But that’s not all. There are also the reporters who offered up all sorts of fanciful explanations for why the driver of the minister’s car actually did the right thing when he ignored the flagman. Here is perhaps the most interesting one: “Origo learned from non-official sources that there was no physical barricade that could be construed as a road closure. Moreover, the driver of a person under special protection according to protocol cannot just stop because a person on the roadside waves at him.” Another “expert” advanced the following explanation: “Obviously the driver [of Hende’s car] had to suspect a trap and surely must have wondered what this man wanted.” Whatever the experts say, if a flagman warns of danger ahead, it’s a good idea to stop and inquire about the details. Or, as most people do, simply stop until your car is waved through.

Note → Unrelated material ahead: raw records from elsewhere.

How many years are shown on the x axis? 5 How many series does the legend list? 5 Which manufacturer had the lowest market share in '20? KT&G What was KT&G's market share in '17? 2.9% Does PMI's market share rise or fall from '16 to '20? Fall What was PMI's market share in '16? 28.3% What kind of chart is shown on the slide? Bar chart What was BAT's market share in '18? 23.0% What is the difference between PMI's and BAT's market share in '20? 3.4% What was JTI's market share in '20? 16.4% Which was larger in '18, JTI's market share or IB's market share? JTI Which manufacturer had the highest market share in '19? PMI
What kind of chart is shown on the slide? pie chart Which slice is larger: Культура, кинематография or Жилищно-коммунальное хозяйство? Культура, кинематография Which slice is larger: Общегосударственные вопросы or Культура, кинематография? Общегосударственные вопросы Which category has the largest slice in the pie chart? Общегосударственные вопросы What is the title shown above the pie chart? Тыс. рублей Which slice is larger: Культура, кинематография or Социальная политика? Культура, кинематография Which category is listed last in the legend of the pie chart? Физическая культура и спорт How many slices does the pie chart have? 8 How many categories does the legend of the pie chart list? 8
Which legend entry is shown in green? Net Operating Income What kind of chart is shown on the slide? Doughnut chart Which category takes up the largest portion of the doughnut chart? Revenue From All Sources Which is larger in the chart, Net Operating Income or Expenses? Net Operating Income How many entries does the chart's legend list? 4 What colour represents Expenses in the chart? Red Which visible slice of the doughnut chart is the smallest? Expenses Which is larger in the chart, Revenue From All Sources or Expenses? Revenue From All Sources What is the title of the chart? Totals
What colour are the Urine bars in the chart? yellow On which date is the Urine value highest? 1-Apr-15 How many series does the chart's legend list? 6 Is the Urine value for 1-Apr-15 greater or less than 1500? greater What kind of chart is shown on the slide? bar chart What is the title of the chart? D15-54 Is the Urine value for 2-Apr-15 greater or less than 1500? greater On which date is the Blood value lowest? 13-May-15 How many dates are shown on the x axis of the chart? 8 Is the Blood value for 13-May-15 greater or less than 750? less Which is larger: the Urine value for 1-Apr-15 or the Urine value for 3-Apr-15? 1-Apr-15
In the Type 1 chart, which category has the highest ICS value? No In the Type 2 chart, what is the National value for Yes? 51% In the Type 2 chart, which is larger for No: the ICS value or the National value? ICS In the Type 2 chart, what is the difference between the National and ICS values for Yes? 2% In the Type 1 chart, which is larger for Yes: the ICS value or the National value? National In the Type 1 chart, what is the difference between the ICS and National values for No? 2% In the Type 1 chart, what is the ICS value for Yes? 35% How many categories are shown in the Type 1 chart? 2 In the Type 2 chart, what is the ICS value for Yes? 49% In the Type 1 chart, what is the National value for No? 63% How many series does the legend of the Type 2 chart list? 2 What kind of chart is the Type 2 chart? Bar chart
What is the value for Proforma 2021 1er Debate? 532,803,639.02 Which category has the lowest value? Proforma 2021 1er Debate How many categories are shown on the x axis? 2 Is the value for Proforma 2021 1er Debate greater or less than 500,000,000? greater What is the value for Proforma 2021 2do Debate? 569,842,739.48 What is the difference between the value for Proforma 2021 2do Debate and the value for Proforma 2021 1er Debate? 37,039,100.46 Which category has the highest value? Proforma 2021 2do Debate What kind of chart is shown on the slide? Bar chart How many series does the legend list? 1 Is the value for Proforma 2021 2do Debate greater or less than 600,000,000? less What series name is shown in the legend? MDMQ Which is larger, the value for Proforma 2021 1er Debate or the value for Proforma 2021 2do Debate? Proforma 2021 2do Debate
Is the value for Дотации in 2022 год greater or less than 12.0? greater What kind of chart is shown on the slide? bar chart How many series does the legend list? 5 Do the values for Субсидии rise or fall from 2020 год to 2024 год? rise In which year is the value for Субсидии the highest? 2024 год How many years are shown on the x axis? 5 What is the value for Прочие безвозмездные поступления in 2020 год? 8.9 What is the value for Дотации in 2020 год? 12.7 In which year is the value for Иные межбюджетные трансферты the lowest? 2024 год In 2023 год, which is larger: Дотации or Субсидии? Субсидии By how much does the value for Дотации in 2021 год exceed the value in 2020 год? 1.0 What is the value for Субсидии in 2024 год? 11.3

Why didn’t the driver stop? Was he really afraid that on a secondary road in the middle of nowhere someone wanted to set a trap for that very important personage? Or is it perhaps the case that “those idiots on top,”  as a commenter described Hungarian politicians the other day, simply ignore ordinary mortals? I suspect it was the latter. After all, the driver had the blue light, the siren, and the almighty minister. These trump some guy waving on the roadside. The minister’s car will proceed. Unfortunately, hubris doesn’t always pay. In fact, it seldom pays, a lesson the Orbán government has yet to learn.